Sunday, February 20, 2005

"Cambridge don challenges conventional wisdom on "Good" Policies and Institutions"

UNU/INTECH Seminar Highlights:

"You could write a history of development economics by looking at the succession of catch-phrases that have captured the reigning orthodoxies of the day. If you did, there is little doubt that the current chapter would be entitled 'Good Governance.' For the past ten years, the international policy-advice establishment centred on the World Bank and the International Monetary Fund has promoted the notion that no economic strategy can succeed as long as poor countries are governed by ineffective and corrupt bureaucracies, managing inadequate and outmoded institutions.

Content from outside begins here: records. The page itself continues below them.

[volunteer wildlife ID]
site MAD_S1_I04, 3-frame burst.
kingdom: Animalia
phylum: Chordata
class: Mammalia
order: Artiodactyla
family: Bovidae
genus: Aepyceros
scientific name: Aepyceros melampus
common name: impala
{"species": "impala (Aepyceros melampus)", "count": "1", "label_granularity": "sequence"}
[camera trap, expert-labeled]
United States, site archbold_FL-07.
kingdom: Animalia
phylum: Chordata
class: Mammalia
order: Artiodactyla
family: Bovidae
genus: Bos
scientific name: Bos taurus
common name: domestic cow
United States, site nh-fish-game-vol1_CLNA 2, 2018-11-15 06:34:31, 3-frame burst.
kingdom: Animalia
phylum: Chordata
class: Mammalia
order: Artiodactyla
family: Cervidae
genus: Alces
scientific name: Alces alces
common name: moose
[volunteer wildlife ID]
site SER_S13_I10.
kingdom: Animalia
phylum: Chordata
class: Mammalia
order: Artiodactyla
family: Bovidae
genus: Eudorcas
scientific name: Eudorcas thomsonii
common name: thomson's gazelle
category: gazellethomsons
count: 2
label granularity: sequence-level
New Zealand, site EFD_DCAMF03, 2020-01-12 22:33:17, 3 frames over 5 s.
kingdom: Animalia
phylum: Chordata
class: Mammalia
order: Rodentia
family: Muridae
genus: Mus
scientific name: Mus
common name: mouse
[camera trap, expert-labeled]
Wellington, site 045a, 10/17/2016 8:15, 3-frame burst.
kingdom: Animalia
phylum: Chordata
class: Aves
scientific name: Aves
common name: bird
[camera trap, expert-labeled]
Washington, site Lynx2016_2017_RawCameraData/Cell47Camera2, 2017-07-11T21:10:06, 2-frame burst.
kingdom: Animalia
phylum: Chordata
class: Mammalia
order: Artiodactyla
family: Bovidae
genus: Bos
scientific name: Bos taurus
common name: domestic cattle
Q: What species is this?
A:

"If good governance - and its corollary, good institutions - are the centrepieces of the current development orthodoxy, Dr. Ha-Joon Chang must be counted as its heretic-in-chief. For the past two years, this Cambridge economics professor has led an iconoclastic push against the received wisdom. 'Good governance,' Dr. Chang says, 'should be seen as one of the effects of development rather than as one of the causes.' "

This position would seem to challenge the central theme of my paper, "The Institutional Divide: Is The Digital Divide a Symptom or a Cause?" In that paper I argued that institutional development is perhaps more important than bridging the digital divide. However, more basically, I argued that institutions are developing and that ICT innovation would both be demanded by the institutional development and would help propel that development.